(Scene-based spatial questions)
* start *

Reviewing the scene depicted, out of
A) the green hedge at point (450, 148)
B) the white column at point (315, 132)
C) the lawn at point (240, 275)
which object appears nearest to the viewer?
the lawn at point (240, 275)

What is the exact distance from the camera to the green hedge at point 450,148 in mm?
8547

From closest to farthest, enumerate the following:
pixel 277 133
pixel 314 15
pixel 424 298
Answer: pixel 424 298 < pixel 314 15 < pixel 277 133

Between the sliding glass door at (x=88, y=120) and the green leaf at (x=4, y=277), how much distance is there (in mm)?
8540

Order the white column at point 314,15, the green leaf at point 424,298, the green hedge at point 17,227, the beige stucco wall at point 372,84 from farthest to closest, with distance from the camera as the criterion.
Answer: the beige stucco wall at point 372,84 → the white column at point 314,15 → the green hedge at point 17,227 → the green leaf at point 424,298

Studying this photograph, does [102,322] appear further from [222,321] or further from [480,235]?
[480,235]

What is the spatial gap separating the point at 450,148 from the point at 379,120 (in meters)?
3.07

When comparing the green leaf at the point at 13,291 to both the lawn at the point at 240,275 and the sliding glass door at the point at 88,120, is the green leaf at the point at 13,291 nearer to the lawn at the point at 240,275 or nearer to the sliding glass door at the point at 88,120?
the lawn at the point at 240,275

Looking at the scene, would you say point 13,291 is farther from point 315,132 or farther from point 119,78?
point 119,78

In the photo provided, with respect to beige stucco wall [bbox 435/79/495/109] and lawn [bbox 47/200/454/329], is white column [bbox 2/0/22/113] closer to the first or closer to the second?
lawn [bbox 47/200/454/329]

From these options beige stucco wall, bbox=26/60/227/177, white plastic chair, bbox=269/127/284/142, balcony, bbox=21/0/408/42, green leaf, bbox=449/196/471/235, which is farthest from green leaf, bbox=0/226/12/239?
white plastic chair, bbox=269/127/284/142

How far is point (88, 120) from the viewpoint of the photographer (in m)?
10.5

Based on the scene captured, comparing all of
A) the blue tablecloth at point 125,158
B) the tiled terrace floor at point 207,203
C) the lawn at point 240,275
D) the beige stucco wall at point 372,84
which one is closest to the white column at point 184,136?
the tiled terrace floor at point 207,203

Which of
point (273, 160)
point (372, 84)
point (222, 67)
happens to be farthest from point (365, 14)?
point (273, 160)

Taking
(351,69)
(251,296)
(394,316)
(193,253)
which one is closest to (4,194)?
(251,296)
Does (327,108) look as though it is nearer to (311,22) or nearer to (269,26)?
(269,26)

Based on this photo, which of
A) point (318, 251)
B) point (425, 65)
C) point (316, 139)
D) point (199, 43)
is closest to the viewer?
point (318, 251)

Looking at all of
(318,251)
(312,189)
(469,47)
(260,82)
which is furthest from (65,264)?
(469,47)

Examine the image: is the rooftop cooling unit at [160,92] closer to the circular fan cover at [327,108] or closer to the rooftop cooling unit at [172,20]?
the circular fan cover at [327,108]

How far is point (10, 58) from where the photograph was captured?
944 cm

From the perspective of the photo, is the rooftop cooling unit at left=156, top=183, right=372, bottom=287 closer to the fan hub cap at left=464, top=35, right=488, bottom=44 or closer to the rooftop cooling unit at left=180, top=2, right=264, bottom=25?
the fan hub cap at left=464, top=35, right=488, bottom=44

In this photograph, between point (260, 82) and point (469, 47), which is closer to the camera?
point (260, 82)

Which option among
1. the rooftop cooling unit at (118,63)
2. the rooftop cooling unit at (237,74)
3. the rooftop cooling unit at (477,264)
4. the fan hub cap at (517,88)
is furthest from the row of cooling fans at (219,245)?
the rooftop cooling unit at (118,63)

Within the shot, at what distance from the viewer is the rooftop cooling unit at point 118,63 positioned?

* end *

Beginning at the line that holds "From the perspective", write out word for word each line through the end of the records.

From the perspective of the photo, is the rooftop cooling unit at left=156, top=183, right=372, bottom=287 closer to the fan hub cap at left=464, top=35, right=488, bottom=44 or closer to the rooftop cooling unit at left=180, top=2, right=264, bottom=25?
the fan hub cap at left=464, top=35, right=488, bottom=44

In this photograph, between point (260, 82) and point (469, 47), which is closer to the camera?
point (260, 82)

Which option among
1. the rooftop cooling unit at (118,63)
2. the rooftop cooling unit at (237,74)
3. the rooftop cooling unit at (477,264)
4. the fan hub cap at (517,88)
is furthest from the row of cooling fans at (219,245)?
the rooftop cooling unit at (118,63)

Within the shot, at what distance from the viewer is the rooftop cooling unit at point 118,63 positioned?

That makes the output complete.